+++ INPUT ROWS +++

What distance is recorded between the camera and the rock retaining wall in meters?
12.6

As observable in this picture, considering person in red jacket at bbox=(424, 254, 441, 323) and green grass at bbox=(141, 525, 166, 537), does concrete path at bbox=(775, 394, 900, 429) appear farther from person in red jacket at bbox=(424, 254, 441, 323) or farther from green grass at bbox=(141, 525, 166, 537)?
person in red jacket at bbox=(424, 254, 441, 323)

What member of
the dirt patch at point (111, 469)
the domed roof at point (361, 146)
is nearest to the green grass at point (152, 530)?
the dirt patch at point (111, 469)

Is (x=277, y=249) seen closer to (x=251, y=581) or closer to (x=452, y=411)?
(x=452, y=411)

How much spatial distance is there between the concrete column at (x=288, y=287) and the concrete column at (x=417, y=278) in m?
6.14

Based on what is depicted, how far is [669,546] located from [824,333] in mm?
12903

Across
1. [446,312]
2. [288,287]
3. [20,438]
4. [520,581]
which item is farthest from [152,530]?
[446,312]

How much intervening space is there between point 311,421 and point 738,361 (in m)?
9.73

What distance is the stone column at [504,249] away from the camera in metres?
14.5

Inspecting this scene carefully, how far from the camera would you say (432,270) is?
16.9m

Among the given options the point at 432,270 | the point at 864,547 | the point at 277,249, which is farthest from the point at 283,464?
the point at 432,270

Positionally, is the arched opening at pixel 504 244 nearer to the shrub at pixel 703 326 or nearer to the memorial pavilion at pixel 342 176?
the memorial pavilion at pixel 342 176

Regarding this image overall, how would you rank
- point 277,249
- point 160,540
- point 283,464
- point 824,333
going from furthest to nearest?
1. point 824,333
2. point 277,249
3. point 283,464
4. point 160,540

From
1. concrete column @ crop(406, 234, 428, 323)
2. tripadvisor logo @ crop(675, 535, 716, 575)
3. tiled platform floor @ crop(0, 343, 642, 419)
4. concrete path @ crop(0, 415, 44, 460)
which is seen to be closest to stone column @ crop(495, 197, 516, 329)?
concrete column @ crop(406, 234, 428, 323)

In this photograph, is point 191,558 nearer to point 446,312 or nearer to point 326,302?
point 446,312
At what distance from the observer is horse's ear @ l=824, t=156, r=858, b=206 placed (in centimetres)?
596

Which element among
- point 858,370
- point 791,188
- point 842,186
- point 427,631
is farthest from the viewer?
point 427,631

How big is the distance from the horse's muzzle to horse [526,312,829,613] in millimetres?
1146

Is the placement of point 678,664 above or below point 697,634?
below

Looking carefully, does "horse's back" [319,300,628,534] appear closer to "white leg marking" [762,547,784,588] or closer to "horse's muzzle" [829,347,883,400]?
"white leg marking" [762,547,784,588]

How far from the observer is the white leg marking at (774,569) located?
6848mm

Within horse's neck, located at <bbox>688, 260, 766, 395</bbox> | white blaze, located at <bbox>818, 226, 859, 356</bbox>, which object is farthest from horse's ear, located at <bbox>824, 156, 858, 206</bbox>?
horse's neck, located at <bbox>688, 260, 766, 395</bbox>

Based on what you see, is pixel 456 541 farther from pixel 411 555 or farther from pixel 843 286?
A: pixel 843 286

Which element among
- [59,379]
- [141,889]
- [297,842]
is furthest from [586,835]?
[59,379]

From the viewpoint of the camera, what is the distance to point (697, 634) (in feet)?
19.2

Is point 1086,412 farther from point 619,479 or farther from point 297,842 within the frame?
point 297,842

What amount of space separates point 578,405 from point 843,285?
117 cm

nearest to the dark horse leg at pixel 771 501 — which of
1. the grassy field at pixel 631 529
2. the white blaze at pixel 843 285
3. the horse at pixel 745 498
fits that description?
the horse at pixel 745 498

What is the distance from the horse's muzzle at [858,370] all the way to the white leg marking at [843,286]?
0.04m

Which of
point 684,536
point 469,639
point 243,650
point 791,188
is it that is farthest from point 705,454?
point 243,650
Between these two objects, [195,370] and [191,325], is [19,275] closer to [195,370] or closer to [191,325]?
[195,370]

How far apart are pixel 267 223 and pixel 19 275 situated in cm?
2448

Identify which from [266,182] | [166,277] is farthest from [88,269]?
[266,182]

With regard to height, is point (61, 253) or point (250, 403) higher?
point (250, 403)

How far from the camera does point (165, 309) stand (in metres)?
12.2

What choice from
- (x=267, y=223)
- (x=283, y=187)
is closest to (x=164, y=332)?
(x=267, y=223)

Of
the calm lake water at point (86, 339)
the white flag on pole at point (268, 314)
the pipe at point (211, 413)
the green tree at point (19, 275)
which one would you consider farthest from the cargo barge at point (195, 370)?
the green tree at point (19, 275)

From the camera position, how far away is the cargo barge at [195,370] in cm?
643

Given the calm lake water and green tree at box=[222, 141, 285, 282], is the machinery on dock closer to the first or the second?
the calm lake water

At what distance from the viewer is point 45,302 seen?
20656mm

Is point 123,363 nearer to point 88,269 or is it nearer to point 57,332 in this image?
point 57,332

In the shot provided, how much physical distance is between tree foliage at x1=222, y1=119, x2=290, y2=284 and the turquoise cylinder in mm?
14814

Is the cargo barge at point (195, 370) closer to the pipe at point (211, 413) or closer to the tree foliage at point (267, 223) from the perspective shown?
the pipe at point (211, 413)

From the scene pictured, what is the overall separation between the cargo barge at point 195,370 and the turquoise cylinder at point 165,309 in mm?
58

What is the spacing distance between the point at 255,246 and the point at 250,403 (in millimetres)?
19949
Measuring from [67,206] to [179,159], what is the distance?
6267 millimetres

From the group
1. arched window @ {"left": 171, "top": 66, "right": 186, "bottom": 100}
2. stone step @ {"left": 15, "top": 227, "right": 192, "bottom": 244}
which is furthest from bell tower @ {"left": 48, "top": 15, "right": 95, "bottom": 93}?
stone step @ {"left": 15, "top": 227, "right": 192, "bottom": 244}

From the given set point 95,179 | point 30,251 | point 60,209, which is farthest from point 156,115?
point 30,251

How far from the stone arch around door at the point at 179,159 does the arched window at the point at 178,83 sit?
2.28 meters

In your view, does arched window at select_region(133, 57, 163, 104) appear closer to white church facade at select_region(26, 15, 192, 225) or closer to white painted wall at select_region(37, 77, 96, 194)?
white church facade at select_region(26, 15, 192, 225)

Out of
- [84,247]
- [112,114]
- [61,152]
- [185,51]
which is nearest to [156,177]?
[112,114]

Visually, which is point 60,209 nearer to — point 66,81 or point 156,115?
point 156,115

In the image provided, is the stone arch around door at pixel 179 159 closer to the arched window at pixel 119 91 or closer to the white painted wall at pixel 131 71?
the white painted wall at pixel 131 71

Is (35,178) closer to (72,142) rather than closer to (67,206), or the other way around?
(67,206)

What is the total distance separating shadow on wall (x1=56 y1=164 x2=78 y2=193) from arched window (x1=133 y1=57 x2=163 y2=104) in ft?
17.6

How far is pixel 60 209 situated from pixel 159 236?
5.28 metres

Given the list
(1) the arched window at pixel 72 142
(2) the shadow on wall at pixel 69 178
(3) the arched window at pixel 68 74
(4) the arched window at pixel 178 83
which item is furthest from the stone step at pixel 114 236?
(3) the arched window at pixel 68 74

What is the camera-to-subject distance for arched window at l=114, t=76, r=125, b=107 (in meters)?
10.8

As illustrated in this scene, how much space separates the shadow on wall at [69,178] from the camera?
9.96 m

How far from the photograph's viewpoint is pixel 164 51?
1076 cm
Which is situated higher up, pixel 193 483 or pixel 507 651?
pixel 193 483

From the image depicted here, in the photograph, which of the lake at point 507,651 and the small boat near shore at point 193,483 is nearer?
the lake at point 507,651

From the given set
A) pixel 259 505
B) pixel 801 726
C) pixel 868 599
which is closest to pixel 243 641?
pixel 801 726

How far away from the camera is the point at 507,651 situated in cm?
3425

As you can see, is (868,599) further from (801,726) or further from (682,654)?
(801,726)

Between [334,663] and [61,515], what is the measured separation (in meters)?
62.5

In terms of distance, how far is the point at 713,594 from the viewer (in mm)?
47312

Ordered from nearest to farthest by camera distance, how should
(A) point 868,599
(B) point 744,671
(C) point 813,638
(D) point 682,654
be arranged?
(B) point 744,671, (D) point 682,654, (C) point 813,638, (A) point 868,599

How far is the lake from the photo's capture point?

+++

— THE TASK —
Copy exactly the line containing "Which is situated" and every line after it, ending with the last line of the records above.

— FULL RESPONSE —
Which is situated higher up, pixel 193 483 or pixel 507 651?
pixel 193 483

From the image depicted here, in the photograph, which of the lake at point 507,651 and the small boat near shore at point 193,483 is nearer?
the lake at point 507,651

From the given set
A) pixel 259 505
B) pixel 801 726
C) pixel 868 599
which is closest to pixel 243 641?
pixel 801 726

How far away from the camera is the point at 507,651 situated in cm?
3425

As you can see, is (868,599) further from (801,726) or further from (682,654)?
(801,726)

Between [334,663] and [61,515], what is the measured separation (in meters)?
62.5

In terms of distance, how far is the point at 713,594 from the viewer (in mm)?
47312

Ordered from nearest to farthest by camera distance, how should
(A) point 868,599
(B) point 744,671
(C) point 813,638
(D) point 682,654
be arranged?
(B) point 744,671, (D) point 682,654, (C) point 813,638, (A) point 868,599

How far is the lake from the photo's capture point?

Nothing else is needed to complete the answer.